イネスの胸に、ノアへの怒りが湧き上がる。
 
彼女はどうして、
ダニエルにこんなことを……!?
 
わたしが眠っている間に、
何があった……?
 
薬を掴むと、焦る気持ちを込めて、少し乱暴に患部に塗り込んだ。
 
「……痛いけど、我慢して!」 
 
手元の素早さは、今のイネスの心の動揺と必死さそのものだった。
 
次に、ダニエルの顎や頬を掴み、口をこじ開ける。
 
「ダニエル、ここまで酷くなったら
 この薬を飲まないといけないの
 ほら、口を開けて……
 きっと、苦いわよ……」
 
――返答はない。
――細い呼吸だけ。
 
苛立ち、イネスの指に力が入った。
薬を口に含むと、イネスは唇をぎゅっとあて、強引にダニエルの口に押し込んだ。
 
「……しっかりしなさい……
 ダニエル!!」
 
声には、鋭い刺のような感情が混じっていた。
口から薬があふれ出さないよう、イネスは手でダニエルの口を押さえる。
 
「飲みこむの!」
 
――ダニエルの喉が波打つ。
その瞬間、イネスの瞳がわずかに潤んだ。
 
今できることは、もうやった。
――でも、ざわめきは消えない。
 
ベッドの脇に座り込むと、唇を噛み、手のひらで膝を押さえた。
イネスの体は強ばったまま。
 
感情は渦のように絡まり合い――怒り、悲しみ。
しかし、どれも腑に落ちるものではなかった。
 
俯くイネスのもとへ、キリアンがそっと近づき、小さな手でぎこちなく、でも必死に母の背を抱きしめた。
 
「心配だよね……僕もだよ……」
 
声はか細い。
けれど、母を守ろうとする意志がその言葉に滲んでいた。
 
「父さんが、死んじゃうかも
 しれないって思うと……
 とっても怖かったんだ……」
 
イネスは息を詰め、目の端が熱くなるのを感じた。
 
ああ……そうか……。
 
頭をそっと撫でる、ぎこちなくも力強いキリアンの手の温もりに、イネスは安心の重みを感じた。
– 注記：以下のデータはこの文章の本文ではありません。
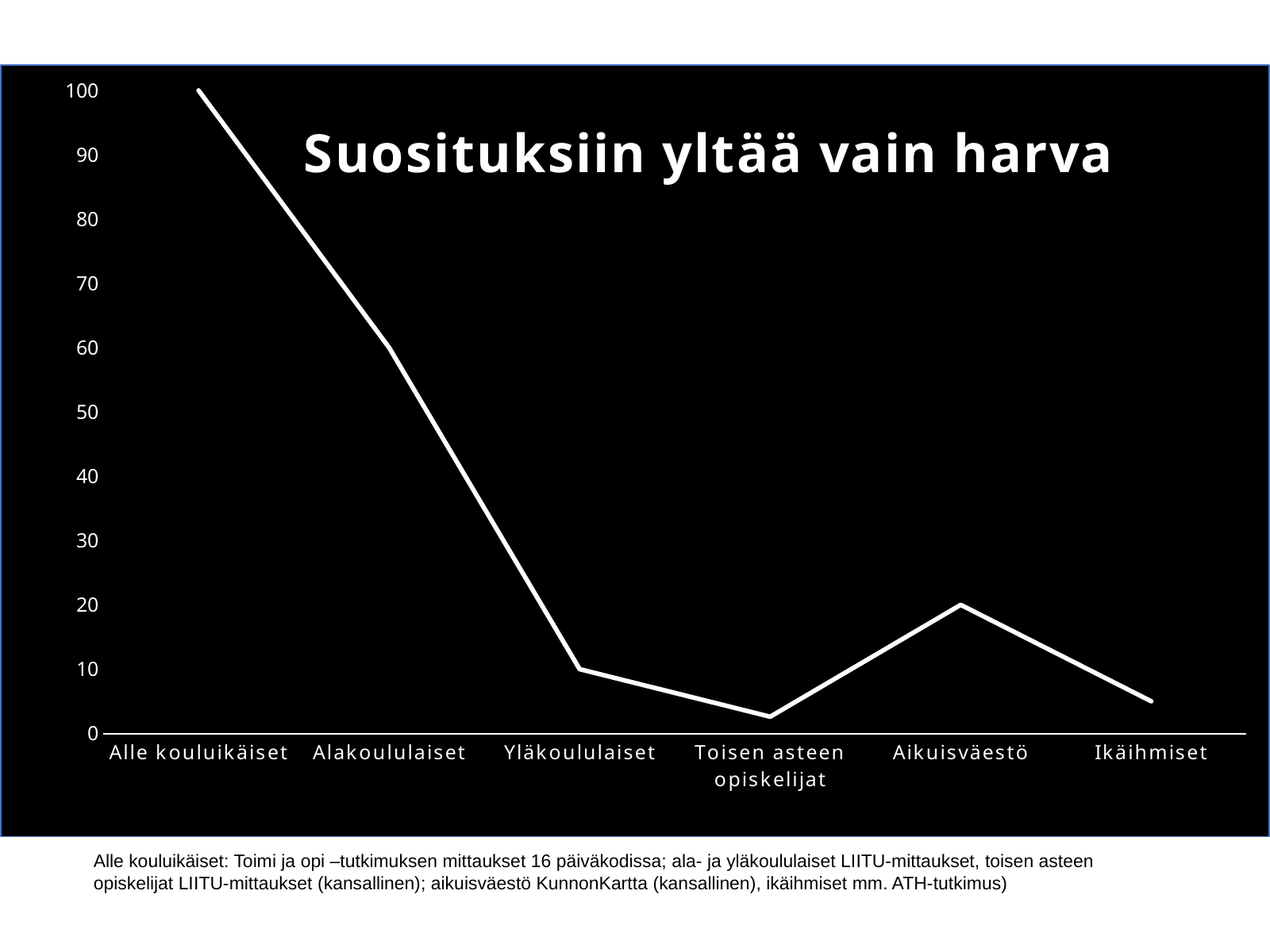
Is the value for Toisen asteen opiskelijat greater or less than 10? less Is the value for Ikäihmiset greater or less than 10? less What kind of chart is shown on the slide? line chart How many categories are shown on the x axis? 6 What is the value for Alle kouluikäiset? 100 What is the value for Aikuisväestö? 20 Which category has the highest value? Alle kouluikäiset Which is larger, the value for Aikuisväestö or the value for Ikäihmiset? Aikuisväestö What is the difference between the values for Alle kouluikäiset and Alakoululaiset? 40 What is the value for Yläkoululaiset? 10 What is the title of the chart? Suosituksiin yltää vain harva What is the value for Alakoululaiset? 60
お互いを確かめ合うように、二人は互いの温もりに身を委ねた。
 
「母さんも……怖かったの……」
 
静かな抱擁の中、恐怖と安堵、そして愛情が交わされる。
イネスはゆっくり息を吐いた。
 
理屈……
じゃないんだ、これは。
 

――

 
しばらく静かにそのまま過ごした後、キリアンがそっと手をほどき、棚の方を指した。
 
――そこには、書類の束が置かれている。
 
「……あれを見て……
 知っておいた方がいいことが
 あるんだ……」
 
それは、諜報員による報告書だった。
 
「禁術書…?」
 
これから対峙しなければならない真実。
イネスはそれを、ためらいなく手に取った。